■ **Text extract**
-- start --
Reading Daniel Immerwahr’s latest book, How to Hide an Empire: A History of the Greater United States, feels like an exercise in pulling back a carefully maintained curtain. Immerwahr, a Chicago-based historian and Northwestern University professor, spares no crucial details in his survey of the history of the United States outside the 50 states. Through a sweeping examination of American colonialism past and present, including now-states Alaska and Hawaii, former holdings such as the Philippines, and enduring territories like Puerto Rico, Immerwahr paints a picture of imperialism as an intractable force in American history from the very beginning. “The history of the United States,” he concludes, “is the history of empire.”
How to Hide an Empire reads like a secret history, and in some sense, it is. Vignettes of imperial foibles contain both unspeakable violence (more than a million people killed in the Philippines during World War II, bystanders shot dead in the street during a Puerto Rican police massacre) and absurd episodes (bird shit as a highly valued commodity; an attempt by a former U.S. senator to condense the entire English language into a series of scribble-like symbols). Most fascinating, perhaps, is Immerwahr’s exploration of how language, culture, and technology serve as tools in a softer and subtler but perhaps equally pervasive form of American imperialism. This interview has been edited and condensed for clarity.
Why do you think the history and current reality of U.S. imperialism and territorial holdings is such a collective blind spot for mainlanders?
The truth is that, in a lot of ways, mainlanders have been able to not have to think very hard about what happens overseas, and that’s true even when things that happen in the overseas parts of the United States have an enormous effect on the U.S. mainland.
There are right now five inhabited territories of the United States: Puerto Rico, Guam, the U.S. Virgin Islands, American Samoa, and the Commonwealth of the Northern Mariana Islands. In the last two years, four of them have faced some kind of existential threat: Hurricanes Maria and Irma to Puerto Rico, North Korea’s threatening to surround Guam “in an enveloping fire,” and something we don’t talk about: Typhoon Yutu, which hit Saipan and Tinian in the Commonwealth of the Northern Marianas and was the largest storm to hit the United States since the 1930s. It’s just another reminder that these places remain on the front lines of history. Sometimes they are harbingers of what’s going to be happening on the U.S. mainland. That’s certainly been the case in times of war, [and] it’s probably going to be the case with climate change. These are the parts of the United States that are going to be hit most quickly and worst by the storms, and they’re also the places, like Guam, that are going to be the most exposed as U.S. military alliances fray. So there’s a lot of reasons to pay attention from the perspective of the mainland.
You dedicate a chapter in the book to the ways in which English, as a language that is spoken around the world, reinforces our global power. Might this change in the future, and if so, what might that look like?
That’s one thing that’s so interesting about linguistic standards, is that they’re sticky. It’s not like whoever just became powerful as of yesterday suddenly gets to determine the language that everyone speaks. Often once a linguistic standard is locked in, it just becomes standard. And right now, the United States is not in the position of predominance of power that it used to be. It simply doesn’t have the global power that it had in 1945, but it’s been able to lock in so many of its privileges that are still enduring even in this moment of hegemonic recession.
-- end --
■ **To-do list**
1) From the interview, quote the passage that opens with the words containing "How to Hide an Empire reads" and closes with "condensed for clarity.".
2) Answer these questions from the interview:
(a) At which university is Immerwahr a professor?
(b) How many inhabited territories does the United States have right now?
(c) Which storm hit Saipan and Tinian?

■ **Data extract**
-- start --
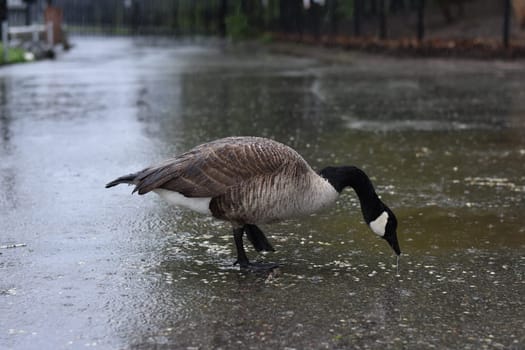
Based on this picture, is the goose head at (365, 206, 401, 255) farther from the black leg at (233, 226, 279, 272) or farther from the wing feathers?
the black leg at (233, 226, 279, 272)

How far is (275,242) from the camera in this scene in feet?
19.5

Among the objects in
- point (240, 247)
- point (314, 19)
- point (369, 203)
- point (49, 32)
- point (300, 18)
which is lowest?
point (240, 247)

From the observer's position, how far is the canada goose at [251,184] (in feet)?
16.6

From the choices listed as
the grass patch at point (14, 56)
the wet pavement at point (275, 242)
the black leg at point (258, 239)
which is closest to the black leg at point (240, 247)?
the wet pavement at point (275, 242)

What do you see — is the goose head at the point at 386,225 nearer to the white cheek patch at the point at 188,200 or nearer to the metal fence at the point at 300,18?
the white cheek patch at the point at 188,200

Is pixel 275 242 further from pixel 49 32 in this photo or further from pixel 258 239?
pixel 49 32

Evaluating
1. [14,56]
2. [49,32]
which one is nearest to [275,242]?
[14,56]

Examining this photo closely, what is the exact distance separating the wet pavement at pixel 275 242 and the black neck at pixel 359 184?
34 centimetres

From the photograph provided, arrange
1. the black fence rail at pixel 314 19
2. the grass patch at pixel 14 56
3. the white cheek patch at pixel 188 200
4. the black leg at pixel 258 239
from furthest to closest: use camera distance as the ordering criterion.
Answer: the black fence rail at pixel 314 19
the grass patch at pixel 14 56
the black leg at pixel 258 239
the white cheek patch at pixel 188 200

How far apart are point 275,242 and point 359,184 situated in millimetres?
897

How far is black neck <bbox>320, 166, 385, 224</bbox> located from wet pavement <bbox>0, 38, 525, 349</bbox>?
34 centimetres

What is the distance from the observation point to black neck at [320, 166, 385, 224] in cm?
521

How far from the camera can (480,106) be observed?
1334cm

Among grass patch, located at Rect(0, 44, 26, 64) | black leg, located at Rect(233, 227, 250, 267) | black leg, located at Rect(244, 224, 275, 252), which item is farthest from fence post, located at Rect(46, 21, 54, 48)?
black leg, located at Rect(233, 227, 250, 267)
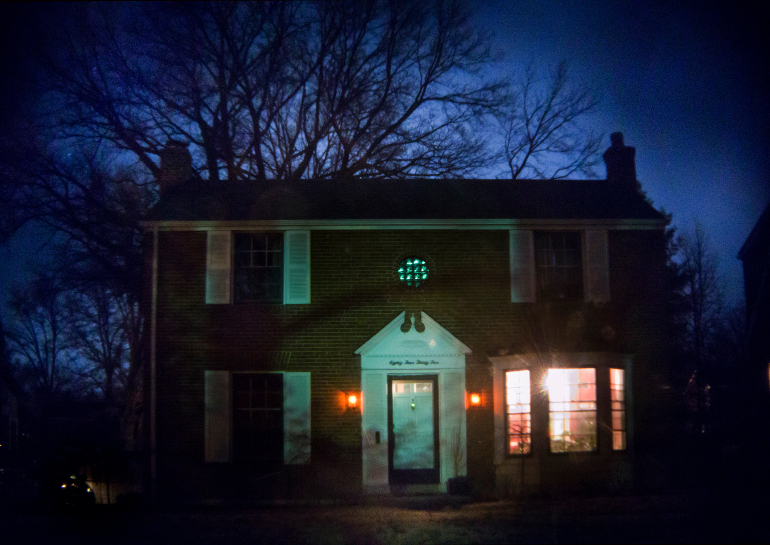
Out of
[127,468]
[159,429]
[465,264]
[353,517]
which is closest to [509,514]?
[353,517]

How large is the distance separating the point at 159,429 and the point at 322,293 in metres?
4.10

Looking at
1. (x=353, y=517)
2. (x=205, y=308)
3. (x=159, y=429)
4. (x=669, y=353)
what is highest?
(x=205, y=308)

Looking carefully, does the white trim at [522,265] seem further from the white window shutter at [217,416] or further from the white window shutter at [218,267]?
the white window shutter at [217,416]

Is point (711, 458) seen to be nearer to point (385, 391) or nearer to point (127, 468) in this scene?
point (385, 391)

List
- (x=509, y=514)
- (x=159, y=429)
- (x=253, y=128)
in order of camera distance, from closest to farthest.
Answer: (x=509, y=514) < (x=159, y=429) < (x=253, y=128)

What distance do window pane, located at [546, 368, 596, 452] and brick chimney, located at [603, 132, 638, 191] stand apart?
15.3 feet

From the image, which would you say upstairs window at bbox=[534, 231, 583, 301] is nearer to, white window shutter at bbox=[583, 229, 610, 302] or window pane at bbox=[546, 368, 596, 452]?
white window shutter at bbox=[583, 229, 610, 302]

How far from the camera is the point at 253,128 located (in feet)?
66.3

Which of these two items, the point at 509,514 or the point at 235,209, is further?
the point at 235,209

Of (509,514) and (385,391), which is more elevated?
(385,391)

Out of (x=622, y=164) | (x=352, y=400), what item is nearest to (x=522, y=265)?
(x=622, y=164)

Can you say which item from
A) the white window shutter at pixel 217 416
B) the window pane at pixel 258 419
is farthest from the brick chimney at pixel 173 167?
the window pane at pixel 258 419

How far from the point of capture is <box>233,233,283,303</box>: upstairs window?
12.9 meters

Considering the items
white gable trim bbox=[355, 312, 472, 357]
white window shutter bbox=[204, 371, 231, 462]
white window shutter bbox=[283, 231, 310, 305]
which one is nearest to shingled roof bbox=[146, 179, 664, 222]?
white window shutter bbox=[283, 231, 310, 305]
-- end --
■ **Solution list**
1)
How to Hide an Empire reads like a secret history, and in some sense, it is. Vignettes of imperial foibles contain both unspeakable violence (more than a million people killed in the Philippines during World War II, bystanders shot dead in the street during a Puerto Rican police massacre) and absurd episodes (bird shit as a highly valued commodity; an attempt by a former U.S. senator to condense the entire English language into a series of scribble-like symbols). Most fascinating, perhaps, is Immerwahr’s exploration of how language, culture, and technology serve as tools in a softer and subtler but perhaps equally pervasive form of American imperialism. This interview has been edited and condensed for clarity.

2)
(a) Northwestern University
(b) Five
(c) Typhoon Yutu